## BEGIN Page excerpt

The Manawatu Jets are a New Zealand basketball team based in Palmerston North. The Jets compete in the National Basketball League (NBL) and play their home games at Central Energy Trust Arena. For sponsorship reasons, they are known as the Property Brokers Manawatu Jets.

Team history
The Palmerston North Jets were a foundation member of the National Basketball League (NBL) in 1982. After finishing eighth in the eight-team competition, the Jets were relegated to the second-tiered Conference Basketball League (CBL) in 1983. After finishing as CBL runners-up in 1984, they were promoted back into the NBL in 1985. They finished fifth in both 1985 and 1986, but after finishing tenth in the ten-team competition in 1987, the Jets were relegated to the CBL in 1988. The 1988 season saw the Jets win the CBL championship, which saw them promoted back into the NBL in 1989. The Jets were regular season winners in 1989, but despite being the top seed at the finals weekend, they were defeated 92–84 in the semifinal by the Canterbury Rams. In 1992, the Jets reached the NBL final, where they were defeated 79–71 by the Rams. In 2002, the team became known as the Manawatu Jets.

In November 2015, the Jets withdrew from the NBL due to reduced funding and an unsustainable business model. In April 2017, the Jets lodged their application to Basketball New Zealand to compete in the 2018 NBL season. Their application was successful, and on 29 August 2017, the Jets were readmitted into the league.

## END Page excerpt

Tasks for this exercise
[A] Render this sentence from the passage on the Manawatu Jets in Spanish: "In 2002, the team became known as the Manawatu Jets."
[B] Retype everything from "The Manawatu Jets are" down to "Brokers Manawatu Jets." in the passage on the Manawatu Jets.
Please work from the passage on the Manawatu Jets alone.

## BEGIN Extracted material

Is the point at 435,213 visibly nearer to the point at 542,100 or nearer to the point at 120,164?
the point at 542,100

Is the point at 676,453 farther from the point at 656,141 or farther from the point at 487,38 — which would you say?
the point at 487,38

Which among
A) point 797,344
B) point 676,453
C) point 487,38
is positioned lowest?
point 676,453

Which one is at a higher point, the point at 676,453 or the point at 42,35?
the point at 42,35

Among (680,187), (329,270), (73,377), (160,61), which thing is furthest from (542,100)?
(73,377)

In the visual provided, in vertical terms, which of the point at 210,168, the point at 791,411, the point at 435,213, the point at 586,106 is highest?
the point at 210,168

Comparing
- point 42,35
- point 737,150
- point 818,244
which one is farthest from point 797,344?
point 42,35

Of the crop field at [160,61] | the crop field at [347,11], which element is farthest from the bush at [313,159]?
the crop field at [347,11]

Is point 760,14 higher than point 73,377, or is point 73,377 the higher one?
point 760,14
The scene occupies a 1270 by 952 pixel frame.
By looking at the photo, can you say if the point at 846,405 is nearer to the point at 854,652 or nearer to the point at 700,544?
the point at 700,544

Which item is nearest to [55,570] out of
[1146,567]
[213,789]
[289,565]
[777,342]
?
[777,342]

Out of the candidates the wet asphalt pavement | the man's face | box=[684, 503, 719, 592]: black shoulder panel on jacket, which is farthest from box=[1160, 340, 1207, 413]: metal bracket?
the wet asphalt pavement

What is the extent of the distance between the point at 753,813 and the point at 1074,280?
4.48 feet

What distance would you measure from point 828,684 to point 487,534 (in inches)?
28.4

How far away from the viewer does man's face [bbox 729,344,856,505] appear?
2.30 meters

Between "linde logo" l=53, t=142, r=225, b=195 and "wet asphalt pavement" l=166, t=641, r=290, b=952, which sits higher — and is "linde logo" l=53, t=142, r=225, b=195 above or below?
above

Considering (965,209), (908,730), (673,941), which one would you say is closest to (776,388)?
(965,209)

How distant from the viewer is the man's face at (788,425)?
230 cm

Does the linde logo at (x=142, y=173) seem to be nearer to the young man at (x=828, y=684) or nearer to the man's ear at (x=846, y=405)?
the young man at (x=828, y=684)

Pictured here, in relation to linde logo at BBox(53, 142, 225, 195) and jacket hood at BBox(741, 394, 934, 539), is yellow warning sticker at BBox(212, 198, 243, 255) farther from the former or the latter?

## END Extracted material

Task solutions
[A] En 2002, el equipo pasó a ser conocido como los Manawatu Jets.

[B]
The Manawatu Jets are a New Zealand basketball team based in Palmerston North. The Jets compete in the National Basketball League (NBL) and play their home games at Central Energy Trust Arena. For sponsorship reasons, they are known as the Property Brokers Manawatu Jets.